DOCUMENT TEXT –
-----

And major PC makers lost their way. Dell (DELL), for example, has bled market share recently. According to market analysts Gartner and IDC, Dell’s share of the personal computer market is down by almost 19% in the last year.
And what happened to Apple’s market share for personal computers while Microsoft was busy shooting itself in both feet and every other appendage it could aim a marketing message at? And while PC makers couldn’t come up with anything more revolutionary to market than the idea that computers could come in colors instead of just Dell gray.
Well, Apple did reverse a decline that had its personal computers headed from niche product to museum curiosity. Yes, Apple has always held that market share didn’t matter as much as profitability but that attitude seemed increasingly like a defensive self-justification as Apple’s market share bottomed near 3%.
Apple’s revival has been remarkable. Today, depending on which market research company you believe Apple has somewhere between 7.6% and 8.7% of the market for personal computers. And the company is either No. 4 behind Acer (ASEIF) or No. 5 behind Toshiba (TOSYY).
No. 4 or No. 5? That’s all that you get from the competitive opportunity of several life times?
Shouldn’t Apple have been more aggressive about changing the game while its opponents were curled into fetal balls? The goal, after all wasn’t ego-gratifying revival meetings of the faithful, but global domination, wasn’t it?
You think I’m kidding? You say Apple didn’t need to wipe the floor with the competition? You say that Steve Jobs didn’t need to turn Microsoft into a Harvard Business School case study in how a company could squander market dominance?
I think you’re dead wrong. Because the counter-offensive is just beginning and it’s going to be fierce.
First, of course, Windows 7 will remove some of the marketing stigma from the PC.
Microsoft and the rest of the PC industry don’t have to convince core Mac enthusiasts to give up their beautiful machines with their great operating system. (Hey, I work on both PCs and Mac and I know—I feel–the difference.) Those folks won’t give up their Macs until Bill Gates pries them from their cold stiff fingers.
But we know from the bad old days that these Mac diehards are only enough to give Apple a 5% or so market share.
All that Windows 7 has to do is be good enough so that the economics of PC versus Mac purchasing can come into play.

-----

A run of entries
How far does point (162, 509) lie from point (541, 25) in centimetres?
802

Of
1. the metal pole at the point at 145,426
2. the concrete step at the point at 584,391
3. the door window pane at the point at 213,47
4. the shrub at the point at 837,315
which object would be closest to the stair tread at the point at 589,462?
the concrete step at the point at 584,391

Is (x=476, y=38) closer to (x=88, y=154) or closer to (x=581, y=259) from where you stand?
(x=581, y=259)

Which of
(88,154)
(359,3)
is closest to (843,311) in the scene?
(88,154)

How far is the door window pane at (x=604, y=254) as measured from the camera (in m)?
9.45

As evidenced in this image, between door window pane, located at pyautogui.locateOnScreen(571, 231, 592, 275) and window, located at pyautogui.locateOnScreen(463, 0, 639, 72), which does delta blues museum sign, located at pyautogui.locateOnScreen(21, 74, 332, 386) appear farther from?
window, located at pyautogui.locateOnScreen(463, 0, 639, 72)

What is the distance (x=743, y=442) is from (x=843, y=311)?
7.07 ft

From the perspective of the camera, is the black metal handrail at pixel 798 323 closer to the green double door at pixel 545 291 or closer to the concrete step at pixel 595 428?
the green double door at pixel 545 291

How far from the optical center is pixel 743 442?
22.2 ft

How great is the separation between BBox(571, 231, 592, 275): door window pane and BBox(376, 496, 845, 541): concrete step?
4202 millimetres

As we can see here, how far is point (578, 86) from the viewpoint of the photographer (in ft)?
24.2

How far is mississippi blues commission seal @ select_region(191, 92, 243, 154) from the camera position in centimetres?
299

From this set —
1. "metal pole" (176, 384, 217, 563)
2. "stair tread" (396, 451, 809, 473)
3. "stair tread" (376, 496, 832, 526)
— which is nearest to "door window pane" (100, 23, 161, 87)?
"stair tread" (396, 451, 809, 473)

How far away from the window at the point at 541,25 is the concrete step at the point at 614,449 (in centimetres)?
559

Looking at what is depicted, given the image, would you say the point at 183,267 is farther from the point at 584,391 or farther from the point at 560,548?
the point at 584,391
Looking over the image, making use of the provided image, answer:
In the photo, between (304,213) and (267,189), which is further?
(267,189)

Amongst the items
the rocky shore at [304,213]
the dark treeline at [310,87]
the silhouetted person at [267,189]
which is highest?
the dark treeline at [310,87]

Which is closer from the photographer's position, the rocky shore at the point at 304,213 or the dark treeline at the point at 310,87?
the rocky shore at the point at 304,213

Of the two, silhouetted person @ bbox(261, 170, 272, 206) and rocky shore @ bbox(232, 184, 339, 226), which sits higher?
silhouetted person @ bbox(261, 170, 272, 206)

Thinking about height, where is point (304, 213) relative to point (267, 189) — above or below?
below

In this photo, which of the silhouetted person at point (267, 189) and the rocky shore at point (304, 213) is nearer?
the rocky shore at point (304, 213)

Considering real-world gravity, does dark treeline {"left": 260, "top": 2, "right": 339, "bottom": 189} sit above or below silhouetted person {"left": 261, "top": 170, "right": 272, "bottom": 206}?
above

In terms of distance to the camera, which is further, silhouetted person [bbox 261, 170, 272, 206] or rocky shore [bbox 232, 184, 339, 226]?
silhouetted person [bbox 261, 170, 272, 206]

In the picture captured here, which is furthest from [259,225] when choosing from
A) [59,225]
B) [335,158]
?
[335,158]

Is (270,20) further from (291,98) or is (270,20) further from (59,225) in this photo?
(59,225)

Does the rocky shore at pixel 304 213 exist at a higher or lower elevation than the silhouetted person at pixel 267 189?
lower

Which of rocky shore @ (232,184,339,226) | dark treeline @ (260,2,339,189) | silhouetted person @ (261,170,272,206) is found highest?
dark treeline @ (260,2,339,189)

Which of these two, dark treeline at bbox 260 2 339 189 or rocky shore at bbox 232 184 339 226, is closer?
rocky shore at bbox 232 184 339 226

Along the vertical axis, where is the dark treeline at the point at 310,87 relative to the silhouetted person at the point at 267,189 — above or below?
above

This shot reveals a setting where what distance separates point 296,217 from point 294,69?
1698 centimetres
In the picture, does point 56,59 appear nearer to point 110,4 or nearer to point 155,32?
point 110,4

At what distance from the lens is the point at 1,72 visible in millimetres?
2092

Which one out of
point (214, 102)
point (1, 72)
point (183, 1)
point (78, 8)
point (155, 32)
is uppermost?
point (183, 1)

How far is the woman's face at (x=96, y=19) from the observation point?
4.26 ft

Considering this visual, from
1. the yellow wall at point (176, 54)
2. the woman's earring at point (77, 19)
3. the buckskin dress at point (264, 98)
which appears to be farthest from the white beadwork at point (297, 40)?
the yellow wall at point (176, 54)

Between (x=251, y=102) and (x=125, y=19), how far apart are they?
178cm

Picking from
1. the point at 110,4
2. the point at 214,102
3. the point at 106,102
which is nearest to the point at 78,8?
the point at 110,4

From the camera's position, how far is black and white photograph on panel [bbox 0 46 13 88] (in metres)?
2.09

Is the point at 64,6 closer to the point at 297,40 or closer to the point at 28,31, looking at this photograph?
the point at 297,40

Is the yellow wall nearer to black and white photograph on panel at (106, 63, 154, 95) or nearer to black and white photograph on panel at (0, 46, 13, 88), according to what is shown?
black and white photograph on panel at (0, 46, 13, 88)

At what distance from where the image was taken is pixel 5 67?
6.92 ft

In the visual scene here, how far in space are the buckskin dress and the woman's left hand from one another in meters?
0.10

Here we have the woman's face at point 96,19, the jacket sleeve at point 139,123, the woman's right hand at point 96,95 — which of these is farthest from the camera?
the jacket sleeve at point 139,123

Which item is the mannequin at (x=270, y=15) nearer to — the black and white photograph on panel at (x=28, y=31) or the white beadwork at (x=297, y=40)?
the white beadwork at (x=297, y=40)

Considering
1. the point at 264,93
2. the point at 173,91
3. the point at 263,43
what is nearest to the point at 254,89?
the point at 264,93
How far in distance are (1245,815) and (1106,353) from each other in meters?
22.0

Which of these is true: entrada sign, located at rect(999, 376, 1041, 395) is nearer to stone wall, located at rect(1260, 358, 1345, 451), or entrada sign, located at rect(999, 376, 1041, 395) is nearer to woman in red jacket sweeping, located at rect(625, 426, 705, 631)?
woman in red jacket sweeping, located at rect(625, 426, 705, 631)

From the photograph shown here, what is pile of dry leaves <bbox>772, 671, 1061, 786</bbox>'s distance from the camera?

-----

INSTRUCTION 1 – In one to three sentences, explain why the passage on Apple's market share says Windows 7 only has to be "good enough."
INSTRUCTION 2 – Please go on with the passage on Apple's market share, picking up after its last sentence.
The entries have no connection to the text.

EXPECTED OUTPUT 1 – Microsoft doesn't need to win over core Mac enthusiasts, who will never give up their Macs, and those diehards alone give Apple only about a 5% market share. If Windows 7 is good enough, the economics of PC versus Mac purchasing can come into play.

EXPECTED OUTPUT 2 –
This morning, for example, I got an email from Hewlett-Packard (HPQ) offering an All-in-one PC, the HP Pavilion MS214. It looks exactly like the iconic iMac with the guts of the computer buried in a screen that rests on an elegant metal stand. It’s an effort to duplicate the iMac on every feature but price: It sells for $599 and the cheapest iMac on the Apple Store web site goes for $1199.
Exactly how bad does Windows 7 have to be before a buyer will overlook that $600 price difference? (For more on the timing of the corporate adoption of Windows 7 see my October 10 post https://jubakpicks.com/2009/10/07/update-microsoft-msft/ . For why I think it’s time to buy Microsoft stock see my July 24 buy https://jubakpicks.com/2009/07/24/buy-microsoft-msft-this-is-as-bad-as-it-gets/ )
The counter-attack in the smart phone space has started too—although this time it’s Google rather than Microsoft that’s leading the charge.
Because Apple decided to sell the iPhone in the United States through just one cellular operator, AT&T (T), it has left the door wide open to a phone that’s not quite as polished in its integration of hardware and software as the iPhone but that is, like Windows 7, good enough.
I’m talking here about phones built on Google’s Android operating system such as Motorola’s (MOT) Droid.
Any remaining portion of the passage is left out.